Data supplied:
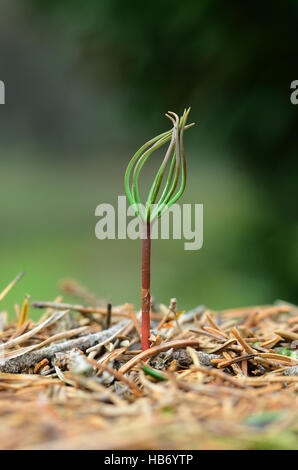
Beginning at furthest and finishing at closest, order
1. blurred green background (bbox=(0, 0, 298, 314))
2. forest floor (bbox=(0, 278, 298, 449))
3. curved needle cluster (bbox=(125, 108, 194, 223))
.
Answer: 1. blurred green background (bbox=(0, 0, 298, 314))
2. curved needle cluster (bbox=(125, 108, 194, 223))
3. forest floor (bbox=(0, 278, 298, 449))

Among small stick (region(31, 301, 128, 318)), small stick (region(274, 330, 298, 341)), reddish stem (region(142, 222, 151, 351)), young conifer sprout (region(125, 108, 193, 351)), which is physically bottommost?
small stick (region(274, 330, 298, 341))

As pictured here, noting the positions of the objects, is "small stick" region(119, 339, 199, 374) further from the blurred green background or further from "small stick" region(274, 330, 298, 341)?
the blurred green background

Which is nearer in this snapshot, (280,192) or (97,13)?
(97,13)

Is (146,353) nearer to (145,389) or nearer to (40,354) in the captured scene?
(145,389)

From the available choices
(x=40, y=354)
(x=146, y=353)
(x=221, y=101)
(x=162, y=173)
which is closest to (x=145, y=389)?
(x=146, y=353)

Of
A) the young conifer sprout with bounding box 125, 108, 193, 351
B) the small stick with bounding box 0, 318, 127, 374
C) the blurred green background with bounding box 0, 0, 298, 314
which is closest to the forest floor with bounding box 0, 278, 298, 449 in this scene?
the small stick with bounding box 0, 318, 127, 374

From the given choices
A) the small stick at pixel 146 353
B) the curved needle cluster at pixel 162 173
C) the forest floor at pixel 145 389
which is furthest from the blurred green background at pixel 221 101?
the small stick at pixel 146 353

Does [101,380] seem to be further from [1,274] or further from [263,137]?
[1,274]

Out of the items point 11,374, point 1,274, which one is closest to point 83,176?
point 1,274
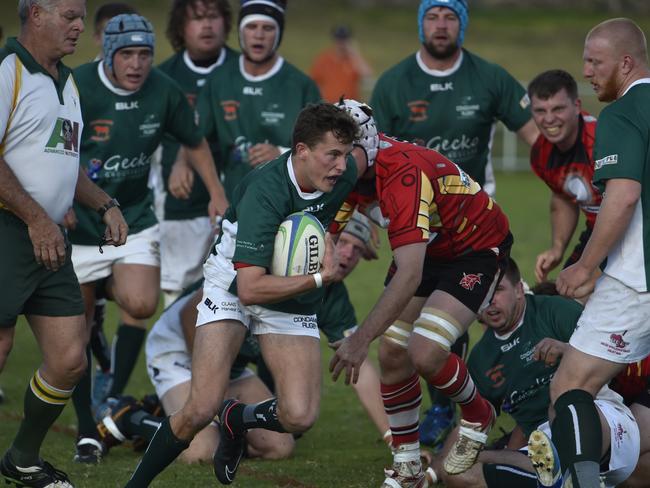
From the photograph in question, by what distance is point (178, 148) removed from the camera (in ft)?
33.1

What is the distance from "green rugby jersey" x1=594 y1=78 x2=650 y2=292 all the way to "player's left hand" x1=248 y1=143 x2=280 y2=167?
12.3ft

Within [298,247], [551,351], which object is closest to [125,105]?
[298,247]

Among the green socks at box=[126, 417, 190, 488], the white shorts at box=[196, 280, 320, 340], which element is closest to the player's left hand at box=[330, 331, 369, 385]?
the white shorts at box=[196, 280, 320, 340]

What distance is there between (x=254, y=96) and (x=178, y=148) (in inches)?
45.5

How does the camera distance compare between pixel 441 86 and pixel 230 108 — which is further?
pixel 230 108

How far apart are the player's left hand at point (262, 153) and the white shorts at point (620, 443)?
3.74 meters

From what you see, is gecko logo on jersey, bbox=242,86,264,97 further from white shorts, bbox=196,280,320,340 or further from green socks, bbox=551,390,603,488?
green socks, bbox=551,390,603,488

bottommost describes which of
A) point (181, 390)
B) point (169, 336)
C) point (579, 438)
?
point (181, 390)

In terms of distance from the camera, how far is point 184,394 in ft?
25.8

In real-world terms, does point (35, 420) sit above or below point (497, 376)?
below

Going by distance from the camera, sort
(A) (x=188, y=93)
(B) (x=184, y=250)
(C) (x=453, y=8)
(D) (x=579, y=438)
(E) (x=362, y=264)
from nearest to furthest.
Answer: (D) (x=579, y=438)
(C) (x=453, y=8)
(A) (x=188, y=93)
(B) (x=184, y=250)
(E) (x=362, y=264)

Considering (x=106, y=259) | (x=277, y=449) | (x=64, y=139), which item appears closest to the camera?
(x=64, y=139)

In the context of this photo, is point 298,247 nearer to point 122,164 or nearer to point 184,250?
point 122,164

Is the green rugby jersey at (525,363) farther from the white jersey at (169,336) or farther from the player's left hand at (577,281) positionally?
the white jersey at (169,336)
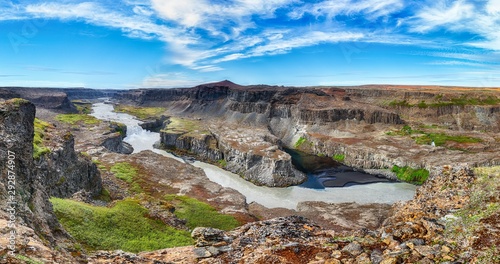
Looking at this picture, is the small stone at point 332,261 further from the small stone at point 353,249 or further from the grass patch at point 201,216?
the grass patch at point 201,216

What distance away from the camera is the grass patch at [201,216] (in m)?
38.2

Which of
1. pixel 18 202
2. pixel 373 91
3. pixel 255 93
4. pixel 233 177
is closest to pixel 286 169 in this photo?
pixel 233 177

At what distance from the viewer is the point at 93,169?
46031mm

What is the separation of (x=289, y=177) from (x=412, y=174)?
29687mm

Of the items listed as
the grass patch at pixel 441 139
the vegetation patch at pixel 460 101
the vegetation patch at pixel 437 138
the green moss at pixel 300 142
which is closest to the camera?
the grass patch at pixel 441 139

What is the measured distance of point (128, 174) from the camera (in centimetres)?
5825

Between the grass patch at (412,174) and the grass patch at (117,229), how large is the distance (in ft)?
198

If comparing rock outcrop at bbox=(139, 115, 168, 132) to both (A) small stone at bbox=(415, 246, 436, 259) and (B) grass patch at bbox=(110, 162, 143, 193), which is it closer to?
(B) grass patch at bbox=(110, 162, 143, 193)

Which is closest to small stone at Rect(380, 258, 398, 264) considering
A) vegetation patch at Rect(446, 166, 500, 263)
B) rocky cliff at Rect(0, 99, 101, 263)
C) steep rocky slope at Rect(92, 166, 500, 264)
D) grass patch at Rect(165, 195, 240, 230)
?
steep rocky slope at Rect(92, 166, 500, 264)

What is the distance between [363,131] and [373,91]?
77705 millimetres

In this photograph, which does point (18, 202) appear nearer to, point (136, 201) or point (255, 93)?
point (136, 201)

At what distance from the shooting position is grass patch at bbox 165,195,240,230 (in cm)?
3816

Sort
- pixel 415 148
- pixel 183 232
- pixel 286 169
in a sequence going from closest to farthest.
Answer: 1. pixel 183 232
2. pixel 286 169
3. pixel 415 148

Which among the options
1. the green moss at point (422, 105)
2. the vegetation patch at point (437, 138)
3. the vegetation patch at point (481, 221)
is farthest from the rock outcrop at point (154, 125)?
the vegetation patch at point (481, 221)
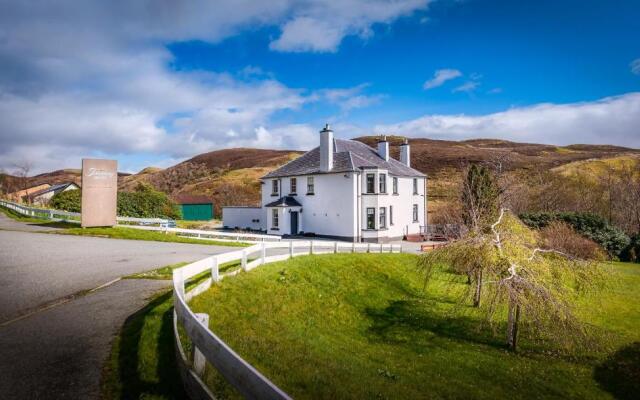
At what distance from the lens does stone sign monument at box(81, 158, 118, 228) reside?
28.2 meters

Task details: Transcribe every line from the records above without alteration, and leave out the images.

Completed task:
Beginning at furthest and finishing at closest, order
1. blurred green background (bbox=(0, 0, 298, 314))
2. forest floor (bbox=(0, 278, 298, 449))
3. curved needle cluster (bbox=(125, 108, 194, 223))
.
Answer: 1. blurred green background (bbox=(0, 0, 298, 314))
2. curved needle cluster (bbox=(125, 108, 194, 223))
3. forest floor (bbox=(0, 278, 298, 449))

Among small stick (region(31, 301, 128, 318)), small stick (region(274, 330, 298, 341)), reddish stem (region(142, 222, 151, 351)), young conifer sprout (region(125, 108, 193, 351)), which is physically bottommost?
small stick (region(274, 330, 298, 341))

As pictured here, noting the positions of the objects, is "small stick" region(119, 339, 199, 374) further from the blurred green background or further from "small stick" region(274, 330, 298, 341)?
the blurred green background

Which is nearer in this snapshot, (280,192) or (97,13)?
(97,13)

Is (146,353) nearer to (145,389) or nearer to (40,354) in the captured scene?
(145,389)

From the available choices
(x=40, y=354)
(x=146, y=353)
(x=221, y=101)
(x=162, y=173)
which is closest to (x=145, y=389)?
(x=146, y=353)

Of
A) the young conifer sprout with bounding box 125, 108, 193, 351
B) the small stick with bounding box 0, 318, 127, 374
C) the blurred green background with bounding box 0, 0, 298, 314
which is closest to the forest floor with bounding box 0, 278, 298, 449 in this scene?
the small stick with bounding box 0, 318, 127, 374

From the given choices
A) the small stick at pixel 146 353
B) the curved needle cluster at pixel 162 173
C) the forest floor at pixel 145 389
which is furthest from the blurred green background at pixel 221 101?
the small stick at pixel 146 353

Does [101,380] seem to be further from [1,274] or further from [263,137]?
[1,274]

Out of the items point 11,374, point 1,274, which one is closest to point 83,176?
point 1,274
From the photograph in question, by what distance is point (178, 148) removed from the camera (in ft)?
33.1

What is the distance from "green rugby jersey" x1=594 y1=78 x2=650 y2=292 all the way to "player's left hand" x1=248 y1=143 x2=280 y2=167?
12.3ft

Within [298,247], [551,351], which object is closest to [125,105]?
[298,247]

Among the green socks at box=[126, 417, 190, 488], the white shorts at box=[196, 280, 320, 340], which element is closest to the player's left hand at box=[330, 331, 369, 385]?
the white shorts at box=[196, 280, 320, 340]

What distance is there between (x=254, y=96) and (x=178, y=148) (in inches)?
45.5

How does the camera distance compare between pixel 441 86 and pixel 230 108 — which is further?
pixel 230 108

How far apart are the player's left hand at point (262, 153) and the white shorts at point (620, 443)?
3.74 meters

From what you see, is gecko logo on jersey, bbox=242,86,264,97 further from white shorts, bbox=196,280,320,340 or further from green socks, bbox=551,390,603,488?
green socks, bbox=551,390,603,488

bottommost describes which of
A) point (181, 390)
B) point (169, 336)
C) point (579, 438)
?
point (181, 390)

In terms of distance from the camera, how far is point 184,394 in ft?
25.8

In real-world terms, does point (35, 420) sit above or below point (497, 376)?
below

Going by distance from the camera, sort
(A) (x=188, y=93)
(B) (x=184, y=250)
(C) (x=453, y=8)
(D) (x=579, y=438)
(E) (x=362, y=264)
from nearest to furthest.
Answer: (D) (x=579, y=438)
(C) (x=453, y=8)
(A) (x=188, y=93)
(B) (x=184, y=250)
(E) (x=362, y=264)

Considering (x=106, y=259) | (x=277, y=449) | (x=64, y=139), which item appears closest to the camera?
(x=64, y=139)

In the context of this photo, is point 298,247 nearer to point 122,164 or nearer to point 184,250?
point 122,164

Is the green rugby jersey at (525,363) farther from the white jersey at (169,336) or farther from the player's left hand at (577,281) positionally?
the white jersey at (169,336)
Looking at this picture, is the small stone at point 332,261 further from the small stone at point 353,249 or further from the grass patch at point 201,216?
the grass patch at point 201,216

What distance away from the camera is the grass patch at [201,216] (in m)?
38.2

Which of
1. pixel 18 202
2. pixel 373 91
3. pixel 255 93
4. pixel 233 177
is closest to pixel 286 169 in this photo?
pixel 233 177

At what distance from the viewer is the point at 93,169?
46031mm

What is the separation of (x=289, y=177) from (x=412, y=174)?
29687mm

Of the items listed as
the grass patch at pixel 441 139
the vegetation patch at pixel 460 101
the vegetation patch at pixel 437 138
the green moss at pixel 300 142
which is closest to the camera?
the grass patch at pixel 441 139

What is the measured distance of point (128, 174) from the camera (in centimetres)?
5825

Between the grass patch at (412,174) and the grass patch at (117,229), how large is the distance (in ft)?
198

If comparing rock outcrop at bbox=(139, 115, 168, 132) to both (A) small stone at bbox=(415, 246, 436, 259) and (B) grass patch at bbox=(110, 162, 143, 193), which is it closer to?
(B) grass patch at bbox=(110, 162, 143, 193)

Which is closest to small stone at Rect(380, 258, 398, 264) considering
A) vegetation patch at Rect(446, 166, 500, 263)
B) rocky cliff at Rect(0, 99, 101, 263)
C) steep rocky slope at Rect(92, 166, 500, 264)
D) grass patch at Rect(165, 195, 240, 230)
?
steep rocky slope at Rect(92, 166, 500, 264)

What is the distance between [363,131] and [373,91]?
77705 millimetres

In this photograph, which does point (18, 202) appear nearer to, point (136, 201) or point (255, 93)?
point (136, 201)

At what distance from the shooting position is grass patch at bbox 165,195,240,230 (in cm)?
3816

Sort
- pixel 415 148
- pixel 183 232
- pixel 286 169
in a sequence going from closest to farthest.
Answer: 1. pixel 183 232
2. pixel 286 169
3. pixel 415 148

Which among the options
1. the green moss at point (422, 105)
2. the vegetation patch at point (437, 138)
3. the vegetation patch at point (481, 221)
is farthest from the rock outcrop at point (154, 125)?
the vegetation patch at point (481, 221)
At what distance from the lens does stone sign monument at box(81, 158, 118, 228) reside?
28.2 meters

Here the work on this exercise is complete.